The first two dimensions retain 27 % of variance in the data. The v-test values show that most categories have significant (abs(v.test) > 1.96) coordinates in the first three dimensions. Variables sex and tea time have highest correlations with the dimension 1, and variables breakfast, Tea and How have highest correlations with the dimension 2.

We can visualize the results with biplots using different options.

# MCA
plot(res.mca, invisible = c("var"))

plot(res.mca, invisible = c("ind"), habillage="quali")

The second biplot shows the individual categories plotted on (Euclidean) MCA space formed by first two MCA dimensions. Categories that are mutually similar are positioned close to each other in the biplot. We can see one clear outlier category, those who choose to drink their tea with “other” ways, on top of the plot.
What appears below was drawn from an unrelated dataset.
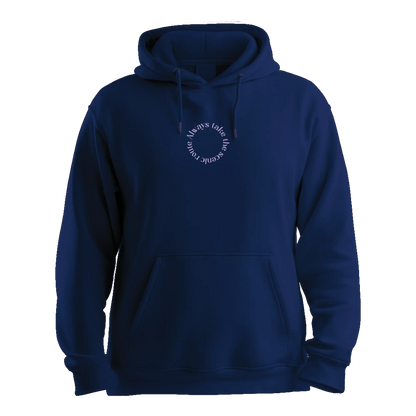 Always take the Scenic Route Unisex Hoodie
However, there are very few cases in this category, as could be seen on the barplot that was plotted earlier.

In the second biplot, dimension 1 separates females and males to different groups, as the category summary above implied. Females seem to prefer to drink their tea at tea time, with friends and with no sugar, whereas men are not that particular about drinking tea at tea time or with friends, and more often use sugar. Dimension 2 separates those drinking their tea on breakfast and those who do not drink tea on breakfast. The former group prefers drinking black tea with milk, whereas the latter chooses green tea or Earl Grey (weird! isn’t Earl Grey a black tea variant?) alone or with lemon.